Best and worst cookbooks

Like: Joy of, Mastering, Silver Palate, and a.f.c.a’er Dana Carpender’s 500 Low Carb Recipes
Dislike: anything with the name Donna Hay. Everything of hers we tried back home tasted bland and dry, as if it had a couple key ingredients missing.
Sentimental Favorite: America’s Cook Book (sic), altho Mama Doug insists cooking with 1938 vintage recipes is about as ill-advised as cooking with 1938 vintage canned goods would be. OTOH, there’s lots of deep-fried and/or rolled dough. Carbo-Porn!
All-Time Favorite and It’s Not Even A Freaking Cookbook: The Gallery of Regrettable Food

Jeff Smith taught me to cook. During college, I bought just about all his cookbooks, and they are well-worn and I used them a lot. I dunno what he did privately, but his cookbooks have great recipes that are easy to follow. I still pull them out at times for certain favorite recipes.

Though technically not a cookbook, I’ve got to put in a plug for McGee’s On Food and Cooking. The new revised edition was recently released and it is much better than the first edition. I think it is better organized and it certainly benefits from the 20 odd years of further research that McGee has done since he released the original. Any AB fan, as I gather the OP is, must own this book.

The three books I turn to most often in my kitchen are HTCE, both Alton Brown books (though I seem to use **More Food ** more often), and **Joy **. A close second is Marcella Hazan’s Essentials of Italian Cooking, and all my Cook’s Illustrated back issues (best biscuit recipe EVAR! sorry AB yours is wayyyyyy too messy)

Wrenchslinger

I love the “Best Recipe” series. Every recipe has a one or two page essay preceeding it, where they go through the experimentation they did to find the best recipe, an explanation of how the technique works, how to pick the best ingredients, and how varying the techniques or proportions changes the final result. It’s very helpful to understand what is important in a recipe and what is variable.

My personal favorite cookbook, the one I go to first (and back time and again) is The New Basics by Julee Rosso and Sheila Lukins (the Silver Palate people). A lot of people don’t like it because they think it’s snooty and/or filled with too many hard-to-find ingredients, but I haven’t found that to be the case, and I live in Montana, where lots of things can be hard to find. It’s wonderful. Don’t like their solo work nearly as much as the books they wrote together, though.

Have to chime in on How To Cook Everything: I got it as a present a year or so ago. I don’t use it as much as other cookbooks, but like The Joy of Cooking, if you want to know how to cook a particular dish or ingredient, it’s likely in there. Plus it has the most killer rhubarb pie recipe ever.
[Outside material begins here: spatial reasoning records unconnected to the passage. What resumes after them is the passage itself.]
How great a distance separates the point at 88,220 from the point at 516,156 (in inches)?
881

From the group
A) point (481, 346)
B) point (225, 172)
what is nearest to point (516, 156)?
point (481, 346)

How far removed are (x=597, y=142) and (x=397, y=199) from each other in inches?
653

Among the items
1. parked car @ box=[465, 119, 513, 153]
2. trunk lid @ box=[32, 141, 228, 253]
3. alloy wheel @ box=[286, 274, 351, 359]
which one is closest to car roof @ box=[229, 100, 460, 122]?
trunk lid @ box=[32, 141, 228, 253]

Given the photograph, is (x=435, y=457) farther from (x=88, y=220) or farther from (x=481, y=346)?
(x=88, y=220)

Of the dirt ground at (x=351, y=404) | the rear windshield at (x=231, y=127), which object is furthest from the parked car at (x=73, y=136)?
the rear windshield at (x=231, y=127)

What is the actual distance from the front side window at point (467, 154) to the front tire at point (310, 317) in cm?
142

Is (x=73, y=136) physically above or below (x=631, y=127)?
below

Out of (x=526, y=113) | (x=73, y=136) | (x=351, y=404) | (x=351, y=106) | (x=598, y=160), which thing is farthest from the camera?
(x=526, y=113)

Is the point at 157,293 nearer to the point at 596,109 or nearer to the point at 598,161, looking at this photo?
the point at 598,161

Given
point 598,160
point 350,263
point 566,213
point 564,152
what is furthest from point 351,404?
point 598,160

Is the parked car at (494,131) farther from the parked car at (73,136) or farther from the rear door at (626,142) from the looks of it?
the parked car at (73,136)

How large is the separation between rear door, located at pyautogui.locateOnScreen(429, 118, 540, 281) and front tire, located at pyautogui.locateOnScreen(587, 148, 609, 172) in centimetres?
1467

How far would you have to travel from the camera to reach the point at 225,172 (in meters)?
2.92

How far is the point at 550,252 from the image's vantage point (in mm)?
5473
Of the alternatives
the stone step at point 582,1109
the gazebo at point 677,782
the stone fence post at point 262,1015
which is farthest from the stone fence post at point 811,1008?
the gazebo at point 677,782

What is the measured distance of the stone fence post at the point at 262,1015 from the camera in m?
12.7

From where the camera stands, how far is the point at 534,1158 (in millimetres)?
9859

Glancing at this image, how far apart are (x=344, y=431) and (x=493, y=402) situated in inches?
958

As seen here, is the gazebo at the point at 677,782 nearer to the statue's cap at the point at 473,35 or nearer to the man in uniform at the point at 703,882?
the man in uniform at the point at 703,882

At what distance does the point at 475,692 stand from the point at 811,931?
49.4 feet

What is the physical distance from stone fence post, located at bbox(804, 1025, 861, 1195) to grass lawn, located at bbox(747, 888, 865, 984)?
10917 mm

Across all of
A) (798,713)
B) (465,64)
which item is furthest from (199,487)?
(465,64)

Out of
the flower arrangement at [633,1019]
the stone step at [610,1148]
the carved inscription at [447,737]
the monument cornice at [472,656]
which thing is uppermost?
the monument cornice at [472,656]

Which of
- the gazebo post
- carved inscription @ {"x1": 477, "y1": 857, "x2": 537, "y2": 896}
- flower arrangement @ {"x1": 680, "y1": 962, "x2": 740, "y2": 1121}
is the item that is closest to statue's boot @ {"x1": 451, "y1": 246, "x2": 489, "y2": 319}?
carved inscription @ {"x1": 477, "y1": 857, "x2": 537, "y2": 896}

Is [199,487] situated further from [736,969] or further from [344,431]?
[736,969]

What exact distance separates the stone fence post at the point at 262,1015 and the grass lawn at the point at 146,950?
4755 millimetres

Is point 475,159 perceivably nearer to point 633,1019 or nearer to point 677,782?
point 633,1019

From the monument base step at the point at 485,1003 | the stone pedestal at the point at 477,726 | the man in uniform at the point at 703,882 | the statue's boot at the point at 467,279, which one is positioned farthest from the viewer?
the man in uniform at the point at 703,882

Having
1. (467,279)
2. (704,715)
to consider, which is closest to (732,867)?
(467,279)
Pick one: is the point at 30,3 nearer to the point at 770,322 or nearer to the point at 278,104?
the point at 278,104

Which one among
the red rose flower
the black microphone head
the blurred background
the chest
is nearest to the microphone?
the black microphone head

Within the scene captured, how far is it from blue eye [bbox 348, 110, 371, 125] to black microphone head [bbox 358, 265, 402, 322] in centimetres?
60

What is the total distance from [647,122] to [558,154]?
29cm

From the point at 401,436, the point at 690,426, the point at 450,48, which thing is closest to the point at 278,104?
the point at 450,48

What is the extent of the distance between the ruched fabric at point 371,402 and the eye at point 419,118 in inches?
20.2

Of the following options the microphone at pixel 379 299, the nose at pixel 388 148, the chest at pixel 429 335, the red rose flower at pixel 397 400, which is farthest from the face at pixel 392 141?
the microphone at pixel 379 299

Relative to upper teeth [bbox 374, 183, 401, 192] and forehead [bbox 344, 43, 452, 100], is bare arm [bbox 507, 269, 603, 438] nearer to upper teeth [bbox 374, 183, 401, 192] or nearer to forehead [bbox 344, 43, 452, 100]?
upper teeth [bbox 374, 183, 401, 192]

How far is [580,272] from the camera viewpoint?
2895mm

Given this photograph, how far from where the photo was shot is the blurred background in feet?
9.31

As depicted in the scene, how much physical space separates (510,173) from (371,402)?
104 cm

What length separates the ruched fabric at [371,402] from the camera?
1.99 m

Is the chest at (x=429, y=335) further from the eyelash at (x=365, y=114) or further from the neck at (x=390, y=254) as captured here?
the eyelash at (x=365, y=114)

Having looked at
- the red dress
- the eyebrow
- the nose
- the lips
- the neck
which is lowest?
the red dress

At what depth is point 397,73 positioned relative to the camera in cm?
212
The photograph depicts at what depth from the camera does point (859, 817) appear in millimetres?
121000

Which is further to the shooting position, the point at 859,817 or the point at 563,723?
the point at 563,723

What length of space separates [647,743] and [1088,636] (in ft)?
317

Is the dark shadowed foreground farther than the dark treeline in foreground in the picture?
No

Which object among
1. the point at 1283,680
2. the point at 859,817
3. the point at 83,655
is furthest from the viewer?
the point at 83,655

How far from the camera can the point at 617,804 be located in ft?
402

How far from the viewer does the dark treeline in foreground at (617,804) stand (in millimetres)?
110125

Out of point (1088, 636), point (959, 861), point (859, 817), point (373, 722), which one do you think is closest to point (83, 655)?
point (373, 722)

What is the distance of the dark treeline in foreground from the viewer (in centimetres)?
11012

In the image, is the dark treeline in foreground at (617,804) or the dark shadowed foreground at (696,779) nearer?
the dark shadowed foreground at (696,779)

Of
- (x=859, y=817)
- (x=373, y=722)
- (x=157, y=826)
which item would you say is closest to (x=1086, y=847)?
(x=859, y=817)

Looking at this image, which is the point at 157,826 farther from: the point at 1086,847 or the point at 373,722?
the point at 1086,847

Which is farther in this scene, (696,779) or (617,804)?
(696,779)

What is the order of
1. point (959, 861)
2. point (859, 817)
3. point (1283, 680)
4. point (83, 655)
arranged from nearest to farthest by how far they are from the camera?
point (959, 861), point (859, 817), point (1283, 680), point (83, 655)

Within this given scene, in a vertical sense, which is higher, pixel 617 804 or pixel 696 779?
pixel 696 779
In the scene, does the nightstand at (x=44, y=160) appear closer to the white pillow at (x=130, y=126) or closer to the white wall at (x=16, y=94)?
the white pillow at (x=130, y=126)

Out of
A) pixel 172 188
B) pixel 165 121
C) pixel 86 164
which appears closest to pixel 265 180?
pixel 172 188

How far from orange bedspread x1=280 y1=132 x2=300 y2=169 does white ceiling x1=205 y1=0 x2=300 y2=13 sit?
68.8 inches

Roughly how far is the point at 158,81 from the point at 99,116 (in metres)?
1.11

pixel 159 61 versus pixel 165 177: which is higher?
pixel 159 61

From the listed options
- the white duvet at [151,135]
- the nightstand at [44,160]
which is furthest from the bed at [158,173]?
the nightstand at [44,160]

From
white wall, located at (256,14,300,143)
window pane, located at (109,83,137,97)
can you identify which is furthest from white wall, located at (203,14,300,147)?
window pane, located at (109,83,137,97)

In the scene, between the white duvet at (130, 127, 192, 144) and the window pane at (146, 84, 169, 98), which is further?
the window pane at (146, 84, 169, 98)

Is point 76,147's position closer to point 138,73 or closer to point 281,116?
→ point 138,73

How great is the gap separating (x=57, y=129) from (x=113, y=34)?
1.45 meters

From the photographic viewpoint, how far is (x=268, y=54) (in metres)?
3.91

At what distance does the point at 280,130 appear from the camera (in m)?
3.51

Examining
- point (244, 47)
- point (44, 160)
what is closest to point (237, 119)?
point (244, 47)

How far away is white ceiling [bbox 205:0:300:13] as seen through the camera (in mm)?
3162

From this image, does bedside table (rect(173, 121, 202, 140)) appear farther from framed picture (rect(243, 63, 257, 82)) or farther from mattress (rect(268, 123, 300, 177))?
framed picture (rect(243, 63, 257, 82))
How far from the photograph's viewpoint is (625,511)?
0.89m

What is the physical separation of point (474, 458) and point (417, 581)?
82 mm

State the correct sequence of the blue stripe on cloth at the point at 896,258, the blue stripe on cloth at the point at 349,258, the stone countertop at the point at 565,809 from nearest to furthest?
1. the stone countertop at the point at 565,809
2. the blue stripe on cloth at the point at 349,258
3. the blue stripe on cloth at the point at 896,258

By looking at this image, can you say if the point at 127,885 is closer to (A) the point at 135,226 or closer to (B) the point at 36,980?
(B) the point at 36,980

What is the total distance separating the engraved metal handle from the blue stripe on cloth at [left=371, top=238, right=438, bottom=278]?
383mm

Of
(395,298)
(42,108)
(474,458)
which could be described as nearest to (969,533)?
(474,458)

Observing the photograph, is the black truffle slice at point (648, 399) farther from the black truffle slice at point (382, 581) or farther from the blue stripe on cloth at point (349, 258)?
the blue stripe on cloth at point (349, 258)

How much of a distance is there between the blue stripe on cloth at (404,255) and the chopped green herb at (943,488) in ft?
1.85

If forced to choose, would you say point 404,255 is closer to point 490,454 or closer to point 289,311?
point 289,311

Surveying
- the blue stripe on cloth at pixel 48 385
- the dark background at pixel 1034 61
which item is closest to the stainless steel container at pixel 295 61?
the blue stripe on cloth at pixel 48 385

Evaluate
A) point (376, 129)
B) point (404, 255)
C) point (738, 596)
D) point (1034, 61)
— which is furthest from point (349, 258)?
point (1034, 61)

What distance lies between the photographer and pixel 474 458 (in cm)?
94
I’ll also second Jeff Smith, Diana Kennedy, Madhur Jaffrey, Marcella Hazan, and Claudia Roden (her New Middle Eastern Cooking is a treasure). For outdoor cooking, it’s hard to beat Chris Schlesinger and John Willoughby’s series, starting with The Thrill of the Grill. I’ve probably used those more than anything except New Basics.

For desserts, no one compares to Marcel Desaulniers, the executive chef of the Trellis in Williamsburg, VA. Start with Death by Chocolate and go from there. Scrumptious, and a large proportion of the recipes are actually doable with not much effort. Some of them, of course, are incredibly complicated, but those can be fun too, if you’re in the right frame of mind.

Chili Nation is fun; 51 chili recipes inspired by recipes from all 50 states plus D.C. I made the Arkansas one this week; it’s got a layer of tamales, covered with a barbecue-sauce-flavored chili (with beans), then scallions and cheese, and baked. Yum.

Oh, and Patricia Wells for Italian is a good one to go after Marcella Hazan.